In this regard, we are also happy to see an action-oriented title, on which however we believe further elaboration would be needed.
We also welcome the general sense of urgency that prevails throughout the draft and would like it to be also reflected in the title of the Declaration.
We further welcome the list of main issues to be tackled, as well as the ambition to deliver actions that could support and accelerate the implementation of Sustainable Development Goal 14 by 2030.
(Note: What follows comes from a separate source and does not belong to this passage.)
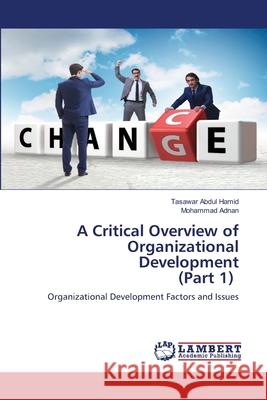 A Critical Overview of Organizational Development (Part 1) Tasawar Abdul Hamid Mohammad Adnan 9786203846768 LAP Lambert Academic Publishing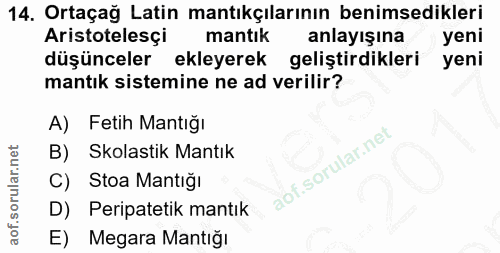 14. soru: Ortaçağ Latin mantıkçılarının benimsedikleri Aristotelesçi mantık anlayışına yeni düşünceler ekleyerek geliştirdikler…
It will be crucial that the Declaration and the actions it proposes are tightly linked to the implementation or conclusions of all multilateral processes directly or indirectly related to the ocean. There are many and they include: the implementation of the Global Biodiversity Framework and the relevant CBD CoP decisions, the BBNJ Agreement, the relevant decisions related to the Paris Agreement and the UN Climate Change Conferences, including the setting-up of the Ocean and Climate Change Dialogue, the ongoing UN Decades on Ocean Science and Ecosystem Restoration, but also the negotiations on a legally binding instrument on plastic pollution, and a comprehensive subsidies agreement under the WTO. We should also not lose sight in the declaration of the need to enhance cooperation between these and other ocean governance frameworks, which include the work done by regional fisheries management organisations, the UN Environment Programme, the Regional Seas Conventions and Action Plans, the International Maritime Organisation, the International Seabed Authority and the Food and Agriculture Organisation. In this same vein, we would welcome a stronger recognition in the Declaration of the need to act collectively.
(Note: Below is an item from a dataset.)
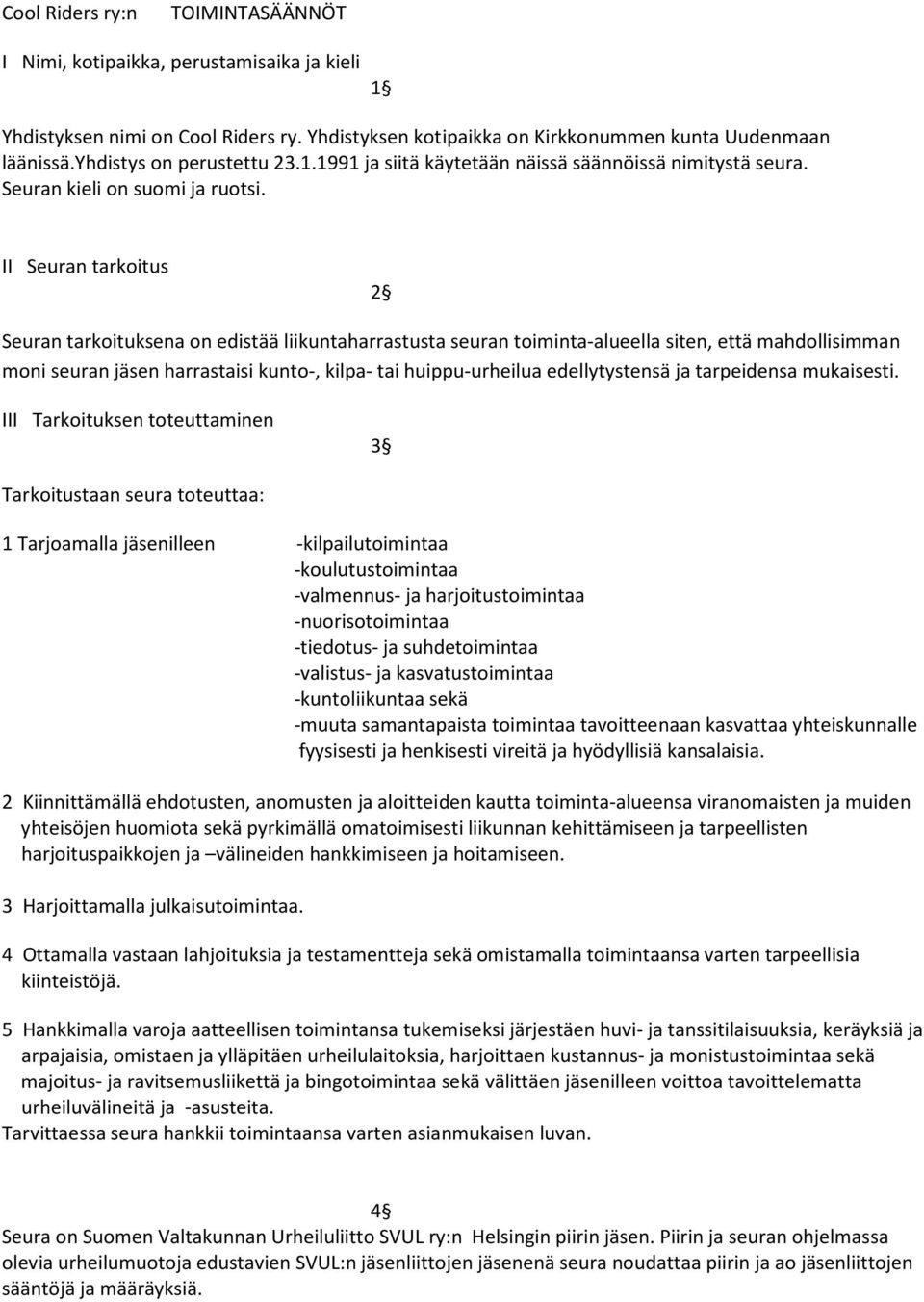 II Seuran tarkoitus 2 Seuran tarkoituksena on edistää liikuntaharrastusta seuran toiminta-alueella siten, että mahdollisimman moni seuran jäsen harrastaisi kunto-, kilpa- tai huippu-urheilua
We are preparing a set of proposals for new language with the objective to increase the level of ambition of the declaration and add concrete actions. We will present and elaborate these in the next two informal meetings. We believe that the Declaration would benefit from language on the following aspects for example:
- First, a recognition of the fact that accelerated and urgent implementation of SDG 14 requires the leveraging of the interlinkages between Goal 14 and other Goals of the 2030 Agenda, especially Goal 13 on climate action, given the multi-faceted and cross-sectoral nature of ocean-related issues.
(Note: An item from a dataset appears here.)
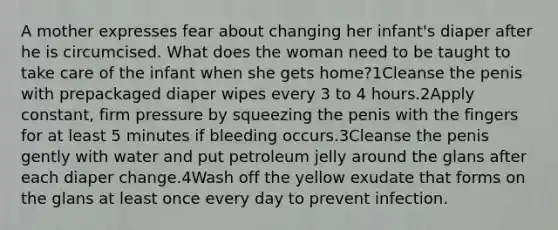 A mother expresses fear about changing her infant's diaper after he is circumcised. What does the woman need to be taught to take care of the infant when she gets home?1Cleanse the penis with prepackaged diaper wipes every 3 to 4 hours.2Apply constant, firm pressure by squeezing the penis with the fingers for at least 5 minutes if bleeding occurs.3Cleanse the penis gently with water and put petroleum jelly around the glans after each diaper change.4Wash off the yellow exudate that forms on the glans at least once every day to prevent infection.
- Second, given the dynamic interface between land and the ocean, the source-to-sea approach should be highlighted.
- Third, an emphasis on inclusivity, skills and ocean literacy. Inclusivity already features well in the zero draft and we believe that the Declaration should inspire individual and collective responsibility. It should therefore act as a call to action to a broad range of actors, including the private sector, civil society, the scientific community, philanthropy, and other investment partners.
- Fourth, building on the outcomes of the 2nd UN Ocean Conference, the Declaration should scale up action not only based on research/science, but also on innovation. Innovation, in line with the precautionary principle and ecosystem-based approaches, can contribute to the solutions necessary to overcome challenges in achieving Goal 14.
- Fifth and final, stronger references to sustainable fisheries management and the need to promote sustainable food production from the ocean would be welcomed.
We will constructively engage throughout the negotiations to adopt a Declaration that is brief, concise and action-oriented and we will seek to raise the declaration’s level of ambition.
I thank you for your attention.
* North Macedonia, Montenegro, Serbia, Albania and Bosnia and Herzegovina continue to be part of the Stabilisation and Association Process.